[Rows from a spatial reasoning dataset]
· · ·

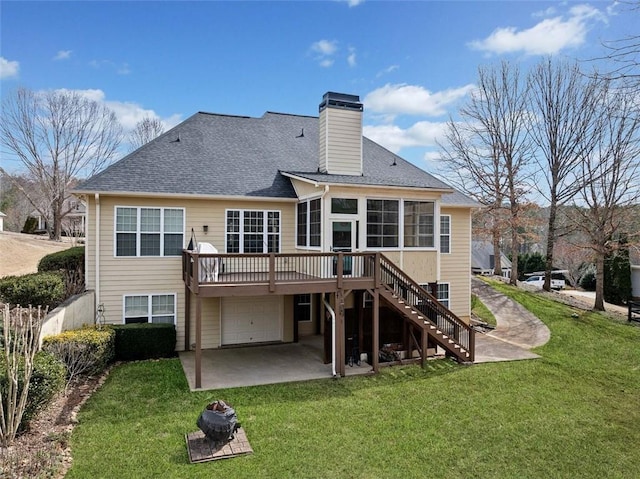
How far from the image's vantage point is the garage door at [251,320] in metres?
13.1

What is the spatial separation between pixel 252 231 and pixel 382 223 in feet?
14.3

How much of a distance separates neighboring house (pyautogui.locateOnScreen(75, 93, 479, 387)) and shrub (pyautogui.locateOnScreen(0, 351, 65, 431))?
3417 millimetres

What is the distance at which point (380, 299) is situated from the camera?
1147 centimetres

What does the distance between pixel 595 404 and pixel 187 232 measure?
11.6 metres

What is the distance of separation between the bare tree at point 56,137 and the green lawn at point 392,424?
26.7 m

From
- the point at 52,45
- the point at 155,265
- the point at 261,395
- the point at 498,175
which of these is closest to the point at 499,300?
the point at 498,175

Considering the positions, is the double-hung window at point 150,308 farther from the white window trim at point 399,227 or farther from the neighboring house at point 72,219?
the neighboring house at point 72,219

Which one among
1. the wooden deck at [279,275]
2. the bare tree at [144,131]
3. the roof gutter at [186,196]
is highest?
the bare tree at [144,131]

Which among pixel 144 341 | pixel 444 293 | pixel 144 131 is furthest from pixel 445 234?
pixel 144 131

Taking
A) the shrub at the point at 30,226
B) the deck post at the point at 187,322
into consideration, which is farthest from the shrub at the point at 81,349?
the shrub at the point at 30,226

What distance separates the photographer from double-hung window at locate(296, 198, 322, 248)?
1170 centimetres

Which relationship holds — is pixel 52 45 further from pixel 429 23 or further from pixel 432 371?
pixel 432 371

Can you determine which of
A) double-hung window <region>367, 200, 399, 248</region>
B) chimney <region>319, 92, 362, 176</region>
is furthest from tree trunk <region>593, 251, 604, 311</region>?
chimney <region>319, 92, 362, 176</region>

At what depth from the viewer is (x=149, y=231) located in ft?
39.8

· · ·

Write the listing out a second time exactly, dropping all images.

How far from the image's vantage point is the garage door at [251,320] in metres?
13.1

What is the spatial separation between pixel 252 231 and pixel 382 223 in feet?
14.3

How much of a distance separates neighboring house (pyautogui.locateOnScreen(75, 93, 479, 387)) and shrub (pyautogui.locateOnScreen(0, 351, 65, 431))?
3417 millimetres

What is the distance at which point (380, 299) is situated from the camera?
1147 centimetres

What does the distance between pixel 595 404 and pixel 187 232 measure?
11.6 metres

What is the distance of separation between the bare tree at point 56,137 and the green lawn at point 392,424?
26.7 m

From
- the point at 52,45
- the point at 155,265
- the point at 261,395
- the point at 498,175
which of these is closest to the point at 499,300?
the point at 498,175

Considering the positions, is the double-hung window at point 150,308 farther from the white window trim at point 399,227 or farther from the neighboring house at point 72,219?
the neighboring house at point 72,219

Which one among
1. the wooden deck at [279,275]
2. the bare tree at [144,131]
3. the roof gutter at [186,196]
is highest?
the bare tree at [144,131]

Which among pixel 144 341 | pixel 444 293 | pixel 144 131 is furthest from pixel 445 234?
pixel 144 131

Taking
A) the shrub at the point at 30,226
B) the deck post at the point at 187,322
into consideration, which is farthest from the shrub at the point at 81,349?
the shrub at the point at 30,226

What distance separates the photographer from double-hung window at locate(296, 198, 322, 248)?
1170 centimetres

Which relationship holds — is pixel 52 45 further from pixel 429 23 or further from pixel 432 371?
pixel 432 371

Can you determine which of
A) double-hung window <region>367, 200, 399, 248</region>
B) chimney <region>319, 92, 362, 176</region>
is furthest from tree trunk <region>593, 251, 604, 311</region>?
chimney <region>319, 92, 362, 176</region>

At what depth from the viewer is (x=149, y=231) located in ft?
39.8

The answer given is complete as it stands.